(Activity): The answer must consist of every line in the records that contains the word "States".

(Data for this exercise):
====

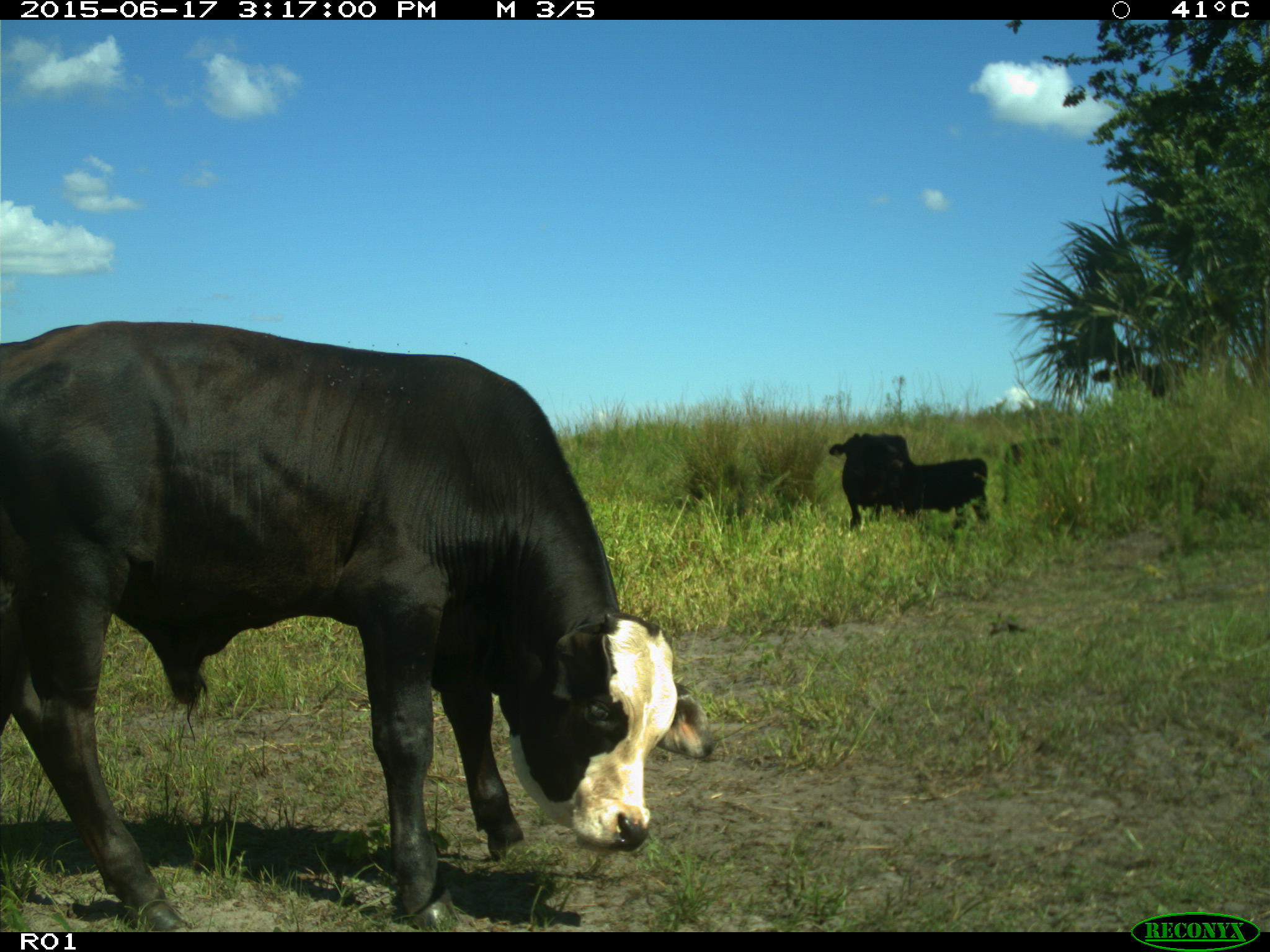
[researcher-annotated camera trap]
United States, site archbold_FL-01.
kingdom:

====

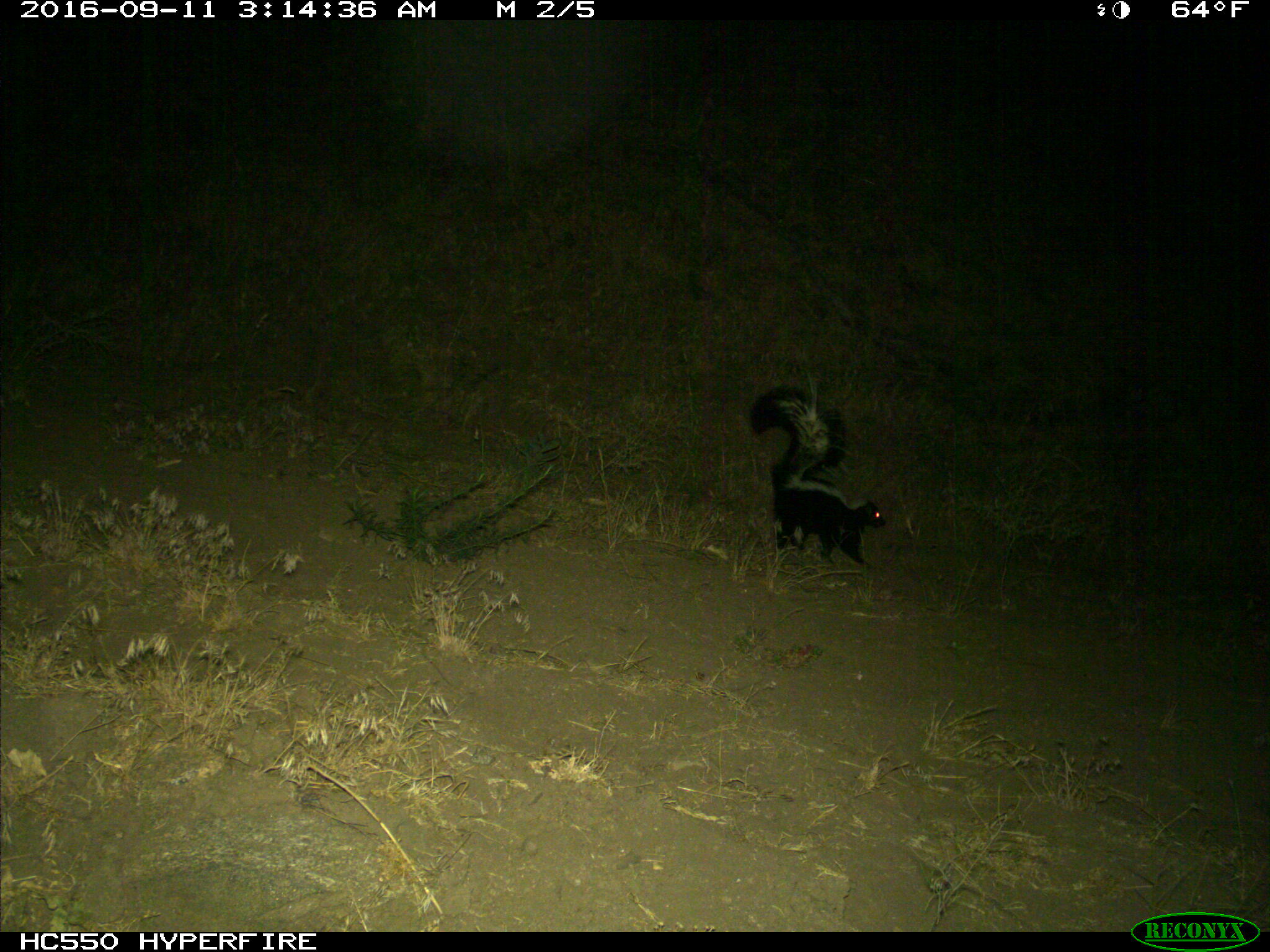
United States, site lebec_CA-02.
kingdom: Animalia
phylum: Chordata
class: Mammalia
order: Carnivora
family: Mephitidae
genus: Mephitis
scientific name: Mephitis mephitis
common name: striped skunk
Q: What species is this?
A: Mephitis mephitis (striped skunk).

====

(Task result):
United States, site archbold_FL-01.
United States, site lebec_CA-02.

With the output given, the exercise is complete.